Ainsi donc, comment redire, après tant d’heureux rapprochements entre les hommes et les femmes, que les combats de la séduction, cette sorte de chasse, intéressaient tous les sexes qu’on voudra, sans que, pour autant, l’homme qui est un « loup pour l’homme », fût, en tant que mâle, le premier et le seul amateur de « gibier ». La vie humaine, comme toute vie, n’est-elle pas un jeu avec son destin ambigu ? Aussi bien, la « petite mort » dans la jouissance amoureuse, n’est-elle pas au mieux, la victoire symbolique partagée d’une prise sur la vie et qui ne tue personne ?
Mais, arrivé là, je me suis dit qu’en effet, cet art de l’amour appelé aussi « érotique » restait une marche vertigineuse au-dessus de ce qui, par-delà les plaisirs, petits et grands, relève, qu’on le veuille ou non, de ce qui reste « l’angoisse humaine ». « Faire l’amour » est aussi, comme la séduction elle-même, un jeu de capture qui vise la réciprocité et ne trouve assurément sa légitimité au bout du compte que dans le partage. Ou bien c’est une violence dont rien ne dit d’ailleurs que la femme en soit la victime exclusive. Car bien des viols échappent jusqu’à la conscience dans le désordre relationnel parfois le plus banal. Et n’est-ce pas en effet comme la tristesse d’un monde où l’on évite de penser que les machines à faire de l’argent exercent aussi sur les personnes la violence dominatrice anonyme d’une fausse libération ?
J’en arrivais là : la plus grande et la plus insidieuse des dominations – la plus exemplaire aussi – ne se cachait-elle pas derrière son ombre ? Le mâle franco-américain n’avait-il pas bon dos ? Ne servait-il pas à dissimuler l’empire d’une économie dévorante et son idéologie passe-partout ? Un train peut en cacher un autre. Quant à la grossièreté des hommes et l’attachement des femmes aux stigmates de la force, ne procèdent-elles pas le plus souvent d’une même misère en forme d’aliénation ? Une lutte politique contre les misères sociales devrait commencer à l’école, si nous acceptions véritablement que la scolarité soit d’abord éducative comme d’ailleurs elle le proclame. Car le Monde, fût-il approché sous l’angle de la production économique, doit d’abord être appréhendé comme une relation entre des personnes, puisque nous sommes en République.
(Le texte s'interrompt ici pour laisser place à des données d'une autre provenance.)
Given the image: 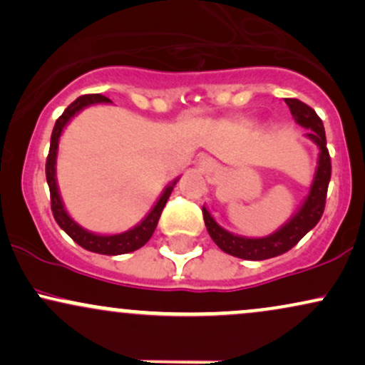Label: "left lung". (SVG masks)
<instances>
[{
    "instance_id": "obj_1",
    "label": "left lung",
    "mask_w": 365,
    "mask_h": 365,
    "mask_svg": "<svg viewBox=\"0 0 365 365\" xmlns=\"http://www.w3.org/2000/svg\"><path fill=\"white\" fill-rule=\"evenodd\" d=\"M284 103L290 108L292 116L297 123L305 128H311L307 137L316 142L321 150L319 166H317L311 192H309L307 199H305L304 206L299 209V212L273 235L264 238H244L228 233L221 226H217L216 221L207 212V209L202 207L204 223H206L209 235L215 240V244L223 252L247 259V261H264V259H271L288 252L292 247H295L311 232L314 226L319 223L322 212H324L326 195H328V185L331 180V158L329 150L326 148L324 125H322V120L317 116V113L299 99L287 98Z\"/></svg>"
}]
</instances>
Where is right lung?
Returning a JSON list of instances; mask_svg holds the SVG:
<instances>
[{"label":"right lung","mask_w":365,"mask_h":365,"mask_svg":"<svg viewBox=\"0 0 365 365\" xmlns=\"http://www.w3.org/2000/svg\"><path fill=\"white\" fill-rule=\"evenodd\" d=\"M96 103H111L106 96L103 94H86L77 98L75 101L63 111V115L56 120L54 123L53 133H51V145H49V154L46 158V180H48L49 185V197H51V211L56 223L60 225L61 230H65L66 235L72 238L73 242H77L78 245L83 247L86 250H91V252L96 254H106V255H118V254H128L133 252V250L140 249L142 245H145L149 242V238L153 237L154 230H156L159 216H161L163 207L168 202V197L173 190L175 180L171 185L166 188L165 194L159 197L156 206L153 207V211L149 212L148 216L142 220L140 225H137L135 228L128 230V232L120 233V235H94V233L86 232V230L81 228L75 221L66 215L65 207H63V202L60 199V194H58L56 187V178H54V165H56V153H58V139H60L63 127L68 123V120L72 118L77 111H81L82 108L89 106V104Z\"/></svg>","instance_id":"1"}]
</instances>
Je me souvenais aussi : sous les bombes, autrefois, par temps de guerre, il fallait bien tenter de vivre. Les hommes et les femmes étant ce qu’ils étaient, il arrivait que l’amour fût plus fort que la violence du monde et que ses modestes enchantements nous rendent, non seulement nos corps, mais nos âmes.2 Ainsi donc fallait-il ré enchanter ce monde plutôt que de le jeter avec l’eau du bain, bébé mal aimé ; se souvenir que les corps humains sont appelés à l’aide, quand précisément les esprits se perdent dans les idées-choses de la grande machine à penser.
Ainsi, tout vieil homme que je fusse et aimé d’une femme que j’aimais, la joie de vivre me semblait aussi importante que le pain dont j’avais manqué à l’époque. L’attirante beauté des femmes comme celle des hommes illumine le monde et elle échappe plus d’une fois à certains de ses codes comme à son exploitation trop souvent éhontée.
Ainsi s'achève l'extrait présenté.